:: DATA TO USE ::
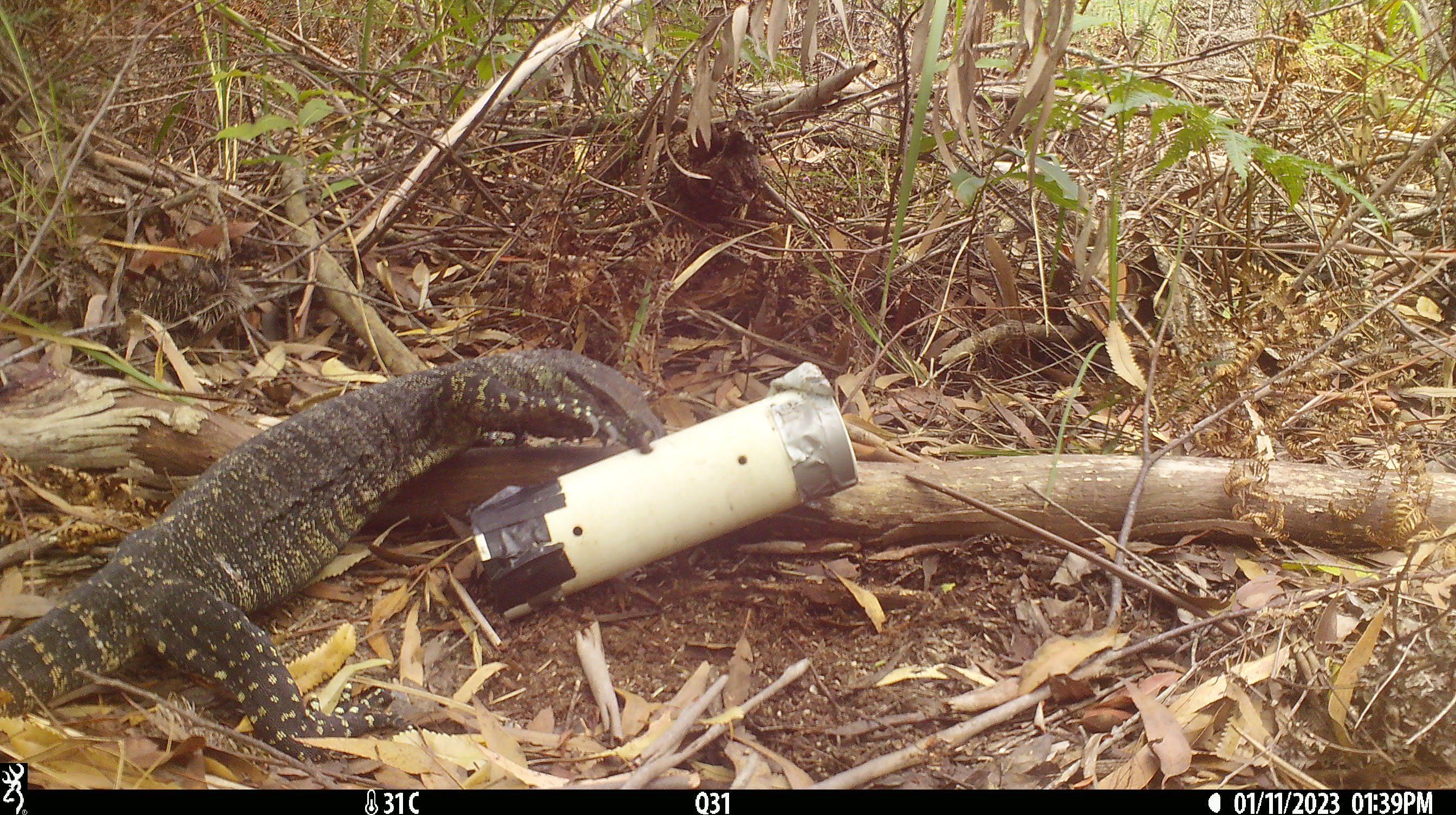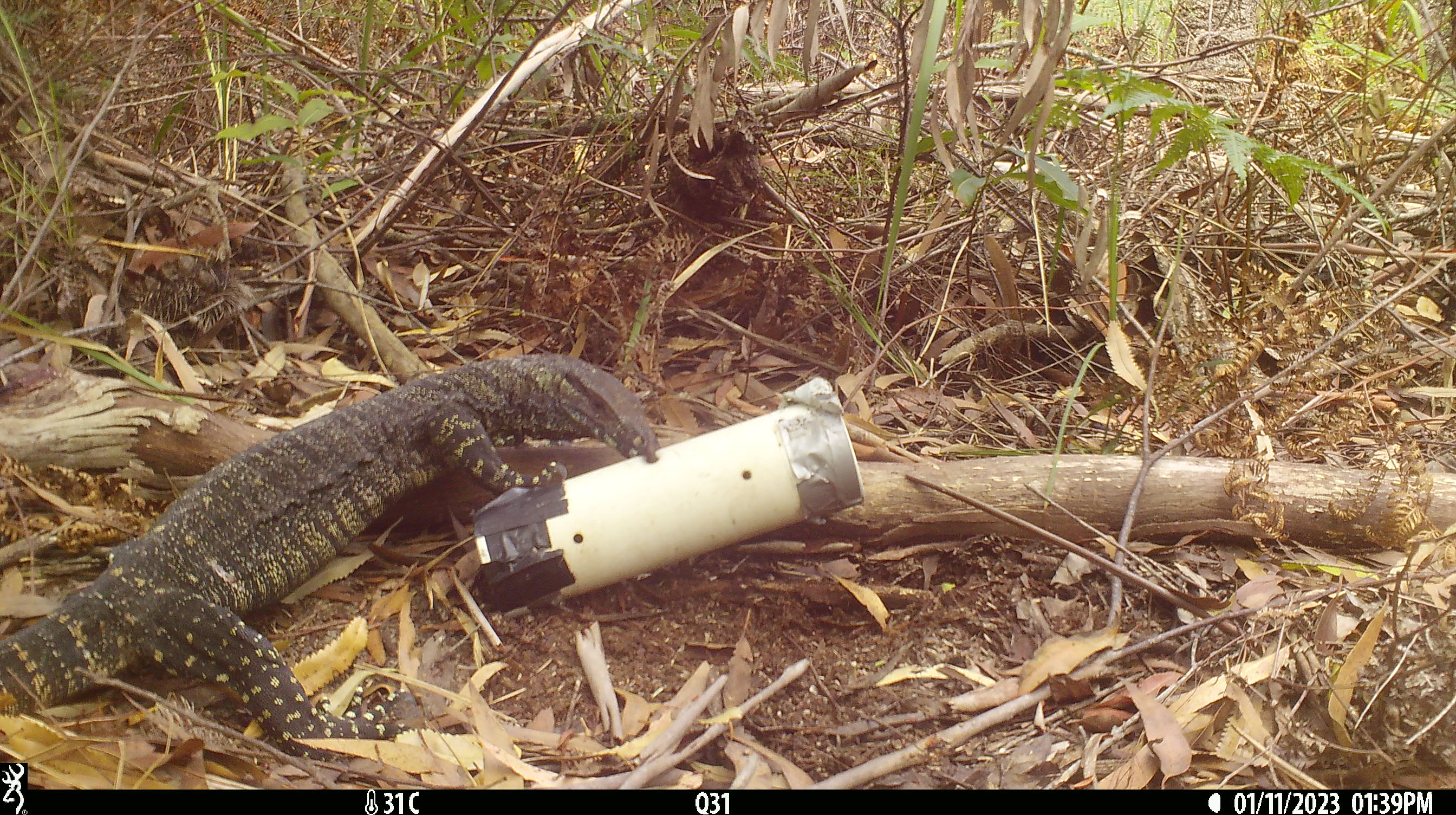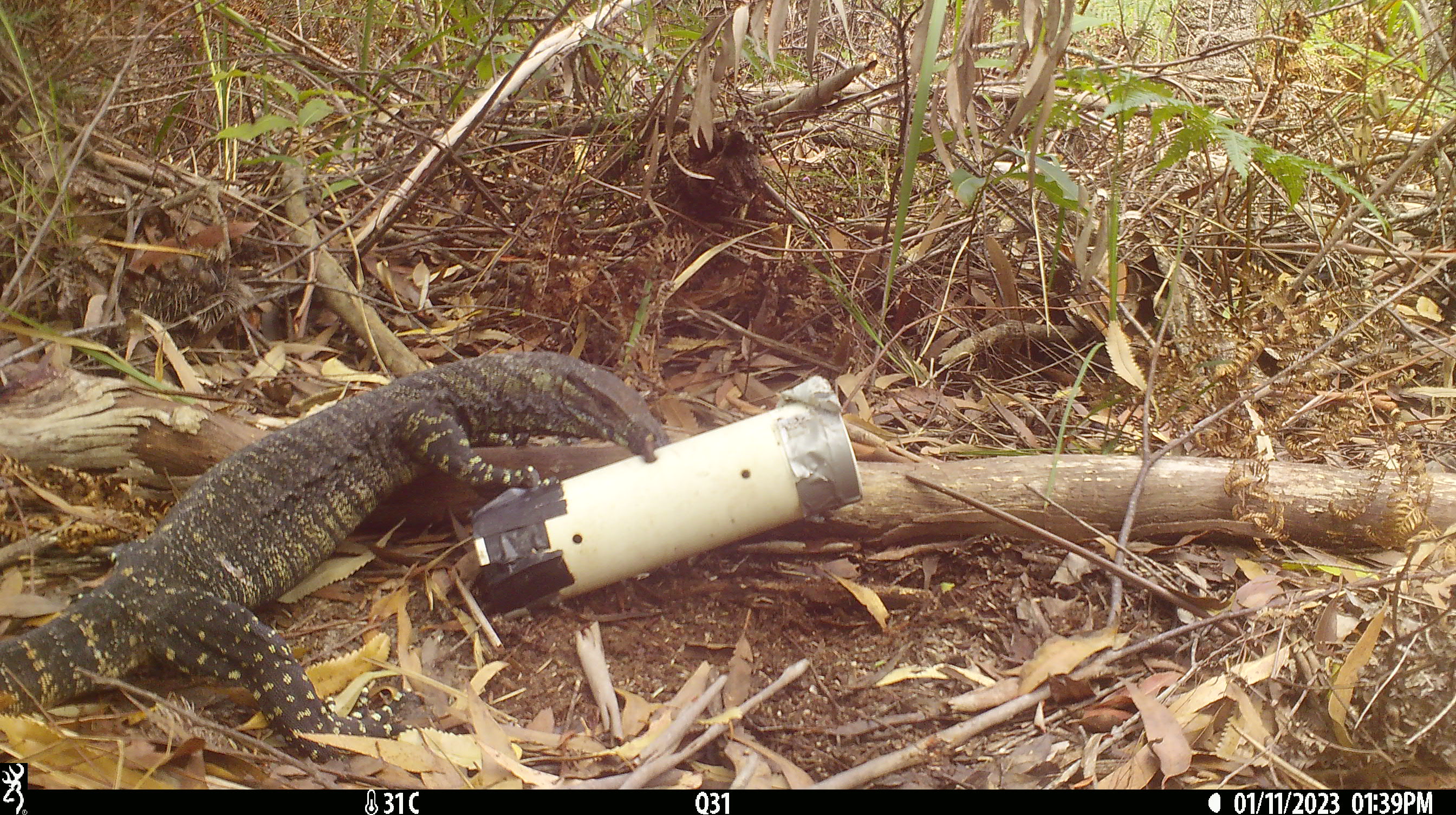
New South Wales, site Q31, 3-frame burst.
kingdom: Animalia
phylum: Chordata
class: Reptilia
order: Squamata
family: Varanidae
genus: Varanus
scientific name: Varanus varius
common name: lace monitor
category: goanna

:: WHAT IS EXPECTED ::
Would you set down the records above once more, exactly, with the pictures removed?

:: SOLUTION TO THIS TASK ::
New South Wales, site Q31, 3-frame burst.
kingdom: Animalia
phylum: Chordata
class: Reptilia
order: Squamata
family: Varanidae
genus: Varanus
scientific name: Varanus varius
common name: lace monitor
category: goanna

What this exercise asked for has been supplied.